Party leader John Key announced National's ACC policy today, saying it would investigate opening ACC's Work Account to competition but decisions would be made carefully and only after a full evaluation of the benefits to consumers.
Earlier this month the Government accused National of planning to privatise ACC after it was reported Australian insurers were anticipating opportunities to make a profit out of it.
ACC was opened to competition by the previous National government, and Labour re-nationalised it after winning the 1990 election.
Mr Key said today the experience of competition in the late 1990s had been healthy for ACC.
"Levy rates are now substantially lower as a result of that experience, and the ongoing prospect of competition," he said.
"Despite Labour's rhetoric, it has actually retained the ability for larger employers to opt out of the state monopoly and either self-insure or use a private insurer."
He gave an assurance that National supported a comprehensive, 24/7, no-fault insurance scheme but said it could be improved.
"Workplace accident figures are high by international standards," he said.
"OECD data to the end of 2003 showed New Zealand's non-fatal injury rate rising when everybody else's except Luxembourg were falling. ACC data shows the number of work-related injury claims increased each year from 2002 to 2005, only declining in 2006.
"Either way, we can do better."
Mr Key said incentives for employers to improve safety practices were poor on the existing scheme, and similar premiums were charged regardless of an employer's workplace accident record.
When accidents happened, incentives for quick, high-quality rehabilitation were weak and entitlements for injured people were not of high quality.
"National wants a more flexible scheme that rewards employers with good workplace safety records, penalises those with poor records, and encourages employers to buy more than the basic cover," he said.
"National supports the principle of competition and choice in the ACC Work Account, which covers employees and the self-employed at work."
Mr Key said the issues around competition in the Work Account were well known and understood, but the same could not be said for the other accounts.
"This is a highly complex sector," he said.
"New Zealanders are entitled to feel secure that the entitlements guaranteed by law will be delivered efficiently and reliably."

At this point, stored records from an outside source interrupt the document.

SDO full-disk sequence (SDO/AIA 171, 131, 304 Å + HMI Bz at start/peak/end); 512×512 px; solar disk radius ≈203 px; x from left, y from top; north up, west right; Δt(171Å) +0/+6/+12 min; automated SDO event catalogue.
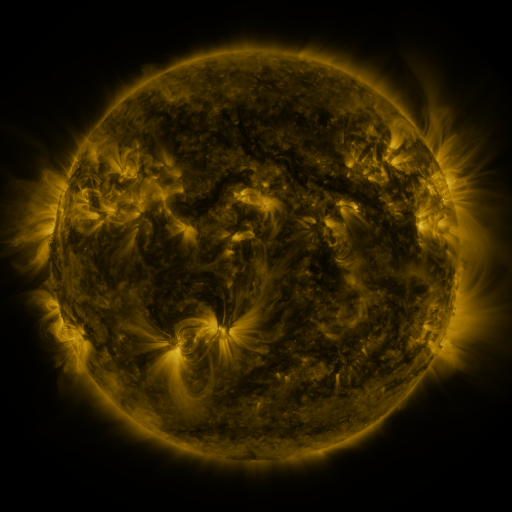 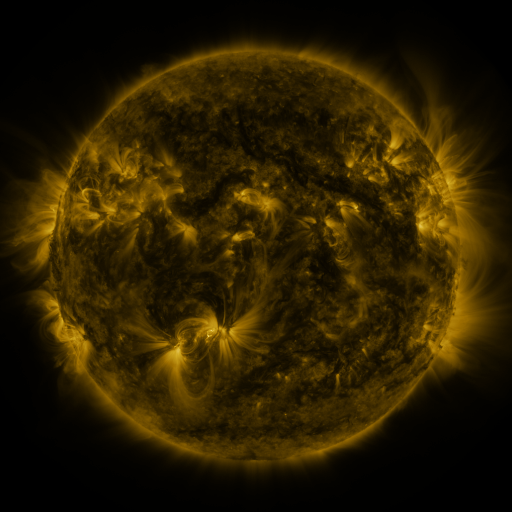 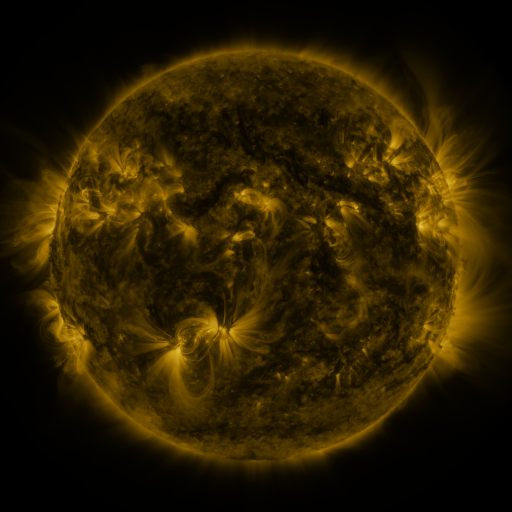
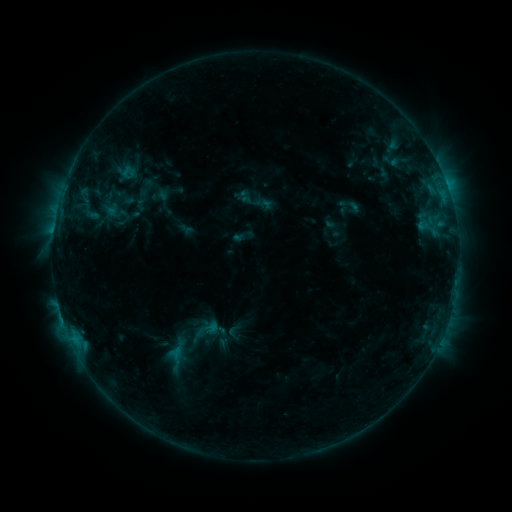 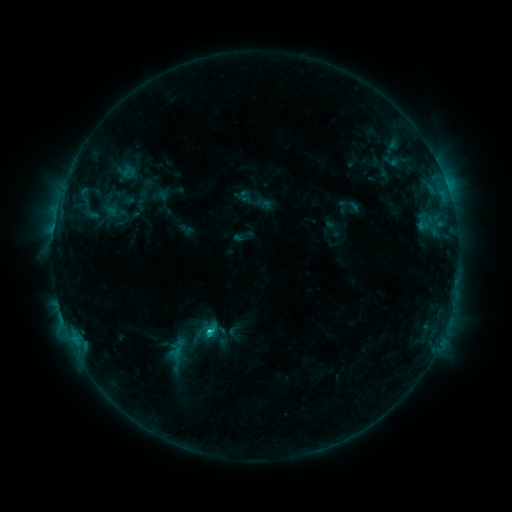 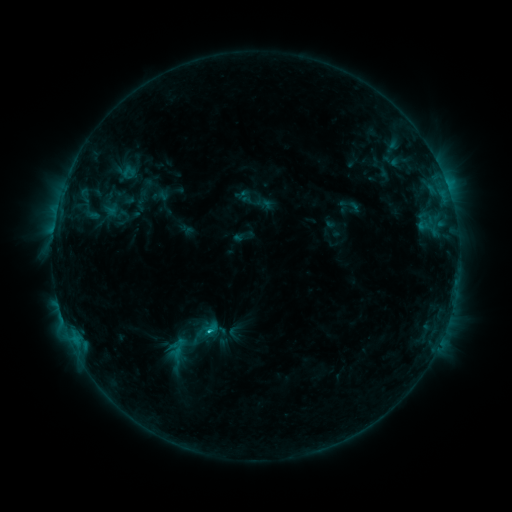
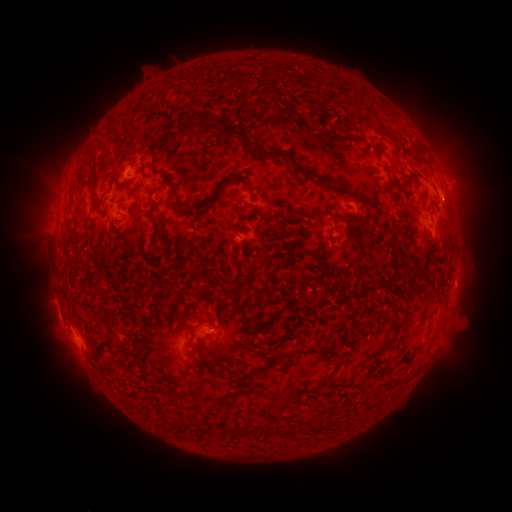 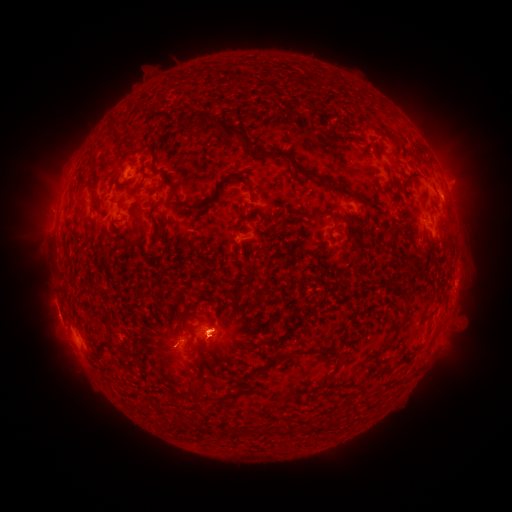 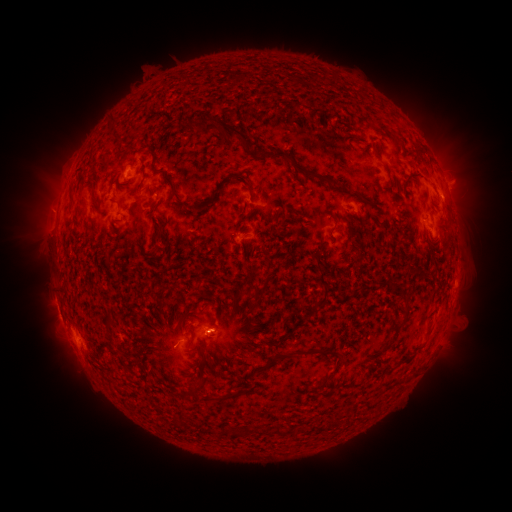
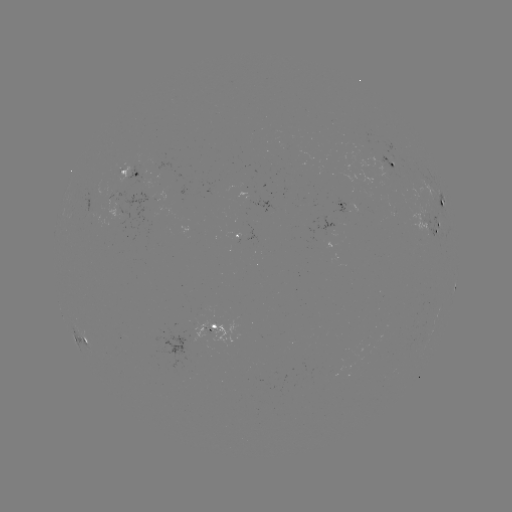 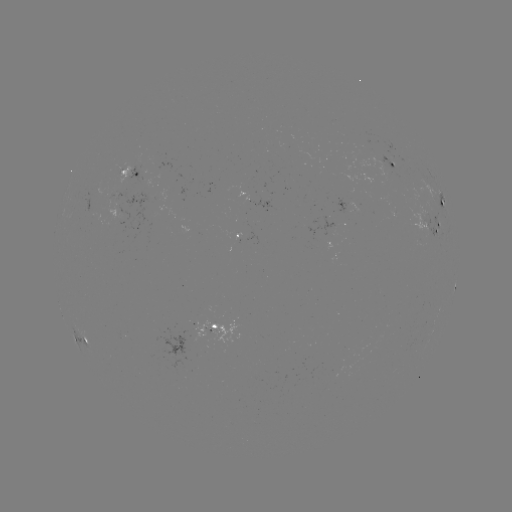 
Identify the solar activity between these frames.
C1.6 flare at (212, 331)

The main points of the policy are:
* investigate opening the Work Account to competition;
* conduct a full stock-take of the various components of the ACC scheme, evaluate progress to full funding, and identify areas of cross-subsidy or cost-shifting and underfunding of newly legislated entitlements; and
* investigate the introduction of an independent disputes tribunal to end ACC's dual role of judge and jury on disputed claims.